▸ **SET PROBLEM**: Reproduce the listing below word for word, from its first line through the line that contains "1.97 metres".
# START OF DATASET RECORDS
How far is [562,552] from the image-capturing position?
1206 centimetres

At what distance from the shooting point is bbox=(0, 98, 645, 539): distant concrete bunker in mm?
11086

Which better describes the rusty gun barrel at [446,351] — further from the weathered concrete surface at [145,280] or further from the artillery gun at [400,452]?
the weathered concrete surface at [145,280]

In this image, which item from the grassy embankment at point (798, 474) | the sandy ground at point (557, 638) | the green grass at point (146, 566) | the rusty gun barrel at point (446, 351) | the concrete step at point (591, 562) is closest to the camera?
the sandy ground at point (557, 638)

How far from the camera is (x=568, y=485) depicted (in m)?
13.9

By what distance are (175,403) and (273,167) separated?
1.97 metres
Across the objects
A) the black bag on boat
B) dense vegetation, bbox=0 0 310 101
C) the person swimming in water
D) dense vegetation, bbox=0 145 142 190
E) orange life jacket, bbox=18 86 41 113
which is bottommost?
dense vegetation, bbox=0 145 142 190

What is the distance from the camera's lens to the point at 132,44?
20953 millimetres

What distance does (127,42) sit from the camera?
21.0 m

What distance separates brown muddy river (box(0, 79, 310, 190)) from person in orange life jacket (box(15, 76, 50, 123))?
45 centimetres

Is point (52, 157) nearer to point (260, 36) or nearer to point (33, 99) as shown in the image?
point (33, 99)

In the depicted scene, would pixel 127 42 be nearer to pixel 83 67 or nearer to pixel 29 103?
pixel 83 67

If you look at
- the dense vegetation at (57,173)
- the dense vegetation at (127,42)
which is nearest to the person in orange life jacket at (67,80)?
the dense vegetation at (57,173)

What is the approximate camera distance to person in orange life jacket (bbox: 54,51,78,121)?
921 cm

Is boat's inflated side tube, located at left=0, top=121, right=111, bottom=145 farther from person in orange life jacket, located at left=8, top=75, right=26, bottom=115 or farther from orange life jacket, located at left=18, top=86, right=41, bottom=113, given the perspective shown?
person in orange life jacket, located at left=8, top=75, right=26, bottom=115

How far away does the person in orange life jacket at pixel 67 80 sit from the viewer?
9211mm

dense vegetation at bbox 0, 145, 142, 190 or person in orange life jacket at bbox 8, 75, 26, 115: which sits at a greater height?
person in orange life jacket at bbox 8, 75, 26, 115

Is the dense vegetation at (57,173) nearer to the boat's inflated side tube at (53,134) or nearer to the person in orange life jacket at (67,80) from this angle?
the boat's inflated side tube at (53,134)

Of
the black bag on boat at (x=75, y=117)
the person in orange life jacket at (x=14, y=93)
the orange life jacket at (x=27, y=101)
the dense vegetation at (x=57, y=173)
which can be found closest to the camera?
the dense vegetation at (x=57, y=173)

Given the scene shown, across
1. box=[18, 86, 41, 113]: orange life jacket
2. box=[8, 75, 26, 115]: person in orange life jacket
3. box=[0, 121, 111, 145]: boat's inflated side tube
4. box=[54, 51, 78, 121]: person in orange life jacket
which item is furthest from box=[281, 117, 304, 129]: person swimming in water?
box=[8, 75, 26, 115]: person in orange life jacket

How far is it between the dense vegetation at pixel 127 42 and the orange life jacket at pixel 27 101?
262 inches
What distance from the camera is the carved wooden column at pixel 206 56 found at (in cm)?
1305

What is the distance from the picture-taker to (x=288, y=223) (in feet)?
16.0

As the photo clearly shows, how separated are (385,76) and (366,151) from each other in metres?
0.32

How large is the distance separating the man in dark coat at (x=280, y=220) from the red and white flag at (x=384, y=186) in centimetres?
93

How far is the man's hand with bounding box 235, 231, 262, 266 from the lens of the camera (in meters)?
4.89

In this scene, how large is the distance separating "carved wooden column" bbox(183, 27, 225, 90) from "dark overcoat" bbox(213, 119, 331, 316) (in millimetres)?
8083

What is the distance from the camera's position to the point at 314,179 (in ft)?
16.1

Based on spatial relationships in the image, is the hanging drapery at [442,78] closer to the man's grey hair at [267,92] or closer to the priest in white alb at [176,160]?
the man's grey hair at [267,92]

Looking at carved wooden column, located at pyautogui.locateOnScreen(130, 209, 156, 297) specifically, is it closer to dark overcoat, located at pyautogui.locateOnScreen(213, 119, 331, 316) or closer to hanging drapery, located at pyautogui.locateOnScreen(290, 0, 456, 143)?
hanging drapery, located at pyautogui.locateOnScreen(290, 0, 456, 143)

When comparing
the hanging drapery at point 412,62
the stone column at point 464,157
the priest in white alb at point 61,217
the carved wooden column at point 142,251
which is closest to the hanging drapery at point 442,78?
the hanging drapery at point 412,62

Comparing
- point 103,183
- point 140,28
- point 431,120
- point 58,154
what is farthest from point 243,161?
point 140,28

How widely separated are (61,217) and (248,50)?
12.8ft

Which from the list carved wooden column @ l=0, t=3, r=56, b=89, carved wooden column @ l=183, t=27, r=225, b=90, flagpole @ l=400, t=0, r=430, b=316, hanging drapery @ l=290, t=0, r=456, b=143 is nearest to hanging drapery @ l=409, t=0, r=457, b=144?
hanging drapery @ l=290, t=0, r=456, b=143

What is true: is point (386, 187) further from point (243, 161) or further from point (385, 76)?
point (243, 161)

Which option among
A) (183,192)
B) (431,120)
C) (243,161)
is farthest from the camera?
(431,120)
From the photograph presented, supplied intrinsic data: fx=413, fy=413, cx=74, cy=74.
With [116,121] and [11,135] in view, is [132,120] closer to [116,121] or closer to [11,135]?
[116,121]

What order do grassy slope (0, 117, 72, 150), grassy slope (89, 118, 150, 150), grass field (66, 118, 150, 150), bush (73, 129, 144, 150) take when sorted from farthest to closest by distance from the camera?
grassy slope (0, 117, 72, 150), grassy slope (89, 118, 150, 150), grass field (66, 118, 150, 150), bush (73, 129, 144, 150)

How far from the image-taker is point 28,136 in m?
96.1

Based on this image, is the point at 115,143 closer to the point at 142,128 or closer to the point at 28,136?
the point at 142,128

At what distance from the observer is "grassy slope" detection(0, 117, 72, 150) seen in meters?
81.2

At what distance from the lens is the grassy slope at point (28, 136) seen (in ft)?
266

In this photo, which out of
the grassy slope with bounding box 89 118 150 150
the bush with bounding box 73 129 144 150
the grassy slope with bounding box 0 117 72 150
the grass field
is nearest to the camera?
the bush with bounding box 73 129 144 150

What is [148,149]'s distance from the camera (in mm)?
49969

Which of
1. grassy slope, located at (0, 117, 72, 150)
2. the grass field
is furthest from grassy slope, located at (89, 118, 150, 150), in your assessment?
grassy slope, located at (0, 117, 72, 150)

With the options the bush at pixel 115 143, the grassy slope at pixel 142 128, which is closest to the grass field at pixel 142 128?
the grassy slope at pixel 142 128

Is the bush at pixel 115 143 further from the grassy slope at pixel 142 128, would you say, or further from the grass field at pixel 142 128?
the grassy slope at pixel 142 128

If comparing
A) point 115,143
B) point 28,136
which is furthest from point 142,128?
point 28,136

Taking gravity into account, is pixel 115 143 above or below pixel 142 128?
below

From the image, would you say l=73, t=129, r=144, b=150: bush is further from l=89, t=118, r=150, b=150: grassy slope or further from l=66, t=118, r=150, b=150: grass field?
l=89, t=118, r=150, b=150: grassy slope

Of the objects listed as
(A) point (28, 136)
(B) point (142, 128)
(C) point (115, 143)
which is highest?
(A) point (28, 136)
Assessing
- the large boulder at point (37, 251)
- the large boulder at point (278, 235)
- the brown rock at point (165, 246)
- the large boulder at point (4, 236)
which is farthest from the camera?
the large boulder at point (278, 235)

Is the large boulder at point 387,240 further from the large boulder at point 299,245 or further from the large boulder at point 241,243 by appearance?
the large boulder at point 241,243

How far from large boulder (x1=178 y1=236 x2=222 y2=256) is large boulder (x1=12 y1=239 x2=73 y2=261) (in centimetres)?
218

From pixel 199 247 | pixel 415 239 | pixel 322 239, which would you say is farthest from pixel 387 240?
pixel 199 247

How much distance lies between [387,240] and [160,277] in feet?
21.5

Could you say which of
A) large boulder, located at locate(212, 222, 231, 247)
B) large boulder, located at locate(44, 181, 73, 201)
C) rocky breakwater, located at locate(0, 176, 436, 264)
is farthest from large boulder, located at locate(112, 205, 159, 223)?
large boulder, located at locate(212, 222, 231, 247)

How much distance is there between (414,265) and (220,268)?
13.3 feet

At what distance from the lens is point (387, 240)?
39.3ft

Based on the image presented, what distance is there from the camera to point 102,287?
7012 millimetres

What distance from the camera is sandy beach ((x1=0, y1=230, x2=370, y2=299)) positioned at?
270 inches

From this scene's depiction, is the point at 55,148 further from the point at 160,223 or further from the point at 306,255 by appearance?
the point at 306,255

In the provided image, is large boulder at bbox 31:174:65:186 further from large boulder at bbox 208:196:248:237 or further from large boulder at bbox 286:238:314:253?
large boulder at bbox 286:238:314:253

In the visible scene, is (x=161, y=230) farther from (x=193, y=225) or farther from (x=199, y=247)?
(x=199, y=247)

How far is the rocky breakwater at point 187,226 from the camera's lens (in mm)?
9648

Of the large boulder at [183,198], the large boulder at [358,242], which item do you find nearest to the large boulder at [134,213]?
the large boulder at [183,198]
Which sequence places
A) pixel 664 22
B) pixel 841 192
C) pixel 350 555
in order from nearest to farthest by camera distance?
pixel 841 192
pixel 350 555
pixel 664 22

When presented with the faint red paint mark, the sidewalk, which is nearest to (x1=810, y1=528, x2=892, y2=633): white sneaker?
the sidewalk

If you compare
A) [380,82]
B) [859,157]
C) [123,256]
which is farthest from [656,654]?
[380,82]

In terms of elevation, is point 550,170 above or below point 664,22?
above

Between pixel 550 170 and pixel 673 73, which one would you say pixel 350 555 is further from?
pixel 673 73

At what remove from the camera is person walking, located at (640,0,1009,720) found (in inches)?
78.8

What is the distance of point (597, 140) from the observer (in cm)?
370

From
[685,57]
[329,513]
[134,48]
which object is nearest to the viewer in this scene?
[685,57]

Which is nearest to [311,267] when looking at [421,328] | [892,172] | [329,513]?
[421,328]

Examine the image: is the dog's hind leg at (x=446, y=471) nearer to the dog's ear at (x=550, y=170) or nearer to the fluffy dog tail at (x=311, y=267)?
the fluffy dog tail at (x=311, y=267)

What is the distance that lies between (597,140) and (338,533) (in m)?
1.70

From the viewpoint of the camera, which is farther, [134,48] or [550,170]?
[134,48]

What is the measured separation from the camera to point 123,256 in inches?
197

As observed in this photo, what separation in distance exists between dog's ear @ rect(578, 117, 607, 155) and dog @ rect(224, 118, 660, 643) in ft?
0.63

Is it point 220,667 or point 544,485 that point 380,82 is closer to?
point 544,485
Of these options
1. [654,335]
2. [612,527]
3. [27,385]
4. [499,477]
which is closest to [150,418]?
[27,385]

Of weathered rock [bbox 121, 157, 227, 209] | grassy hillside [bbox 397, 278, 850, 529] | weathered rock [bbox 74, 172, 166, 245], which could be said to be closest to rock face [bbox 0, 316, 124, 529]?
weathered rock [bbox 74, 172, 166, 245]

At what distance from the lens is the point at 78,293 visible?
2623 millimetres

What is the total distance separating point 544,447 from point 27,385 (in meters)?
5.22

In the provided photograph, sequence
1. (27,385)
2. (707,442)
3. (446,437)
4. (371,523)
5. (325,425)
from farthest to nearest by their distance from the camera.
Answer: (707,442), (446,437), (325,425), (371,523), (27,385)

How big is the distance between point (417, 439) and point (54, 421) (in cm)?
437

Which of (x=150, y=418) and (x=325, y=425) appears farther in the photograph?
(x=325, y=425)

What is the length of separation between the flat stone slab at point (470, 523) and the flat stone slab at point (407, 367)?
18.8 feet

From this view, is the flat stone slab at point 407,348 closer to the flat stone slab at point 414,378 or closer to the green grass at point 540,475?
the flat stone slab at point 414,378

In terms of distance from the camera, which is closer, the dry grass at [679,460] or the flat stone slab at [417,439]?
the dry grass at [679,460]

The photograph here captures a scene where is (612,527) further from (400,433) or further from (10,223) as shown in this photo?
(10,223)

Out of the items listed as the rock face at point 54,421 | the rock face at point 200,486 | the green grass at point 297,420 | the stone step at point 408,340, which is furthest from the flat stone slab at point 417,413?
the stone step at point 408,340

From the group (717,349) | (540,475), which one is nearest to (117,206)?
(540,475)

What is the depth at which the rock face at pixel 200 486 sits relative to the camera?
# END OF DATASET RECORDS
▸ **EXERCISE RESULT**:
How far is [562,552] from the image-capturing position?
1206 centimetres

At what distance from the shooting point is bbox=(0, 98, 645, 539): distant concrete bunker in mm?
11086

Which better describes the rusty gun barrel at [446,351] — further from the weathered concrete surface at [145,280] or further from the artillery gun at [400,452]?
the weathered concrete surface at [145,280]

In this image, which item from the grassy embankment at point (798, 474) | the sandy ground at point (557, 638) | the green grass at point (146, 566) | the rusty gun barrel at point (446, 351) | the concrete step at point (591, 562) is closest to the camera?
the sandy ground at point (557, 638)

How far from the camera is (x=568, y=485) depicted (in m)?
13.9

By what distance are (175,403) and (273,167) separated?
1.97 metres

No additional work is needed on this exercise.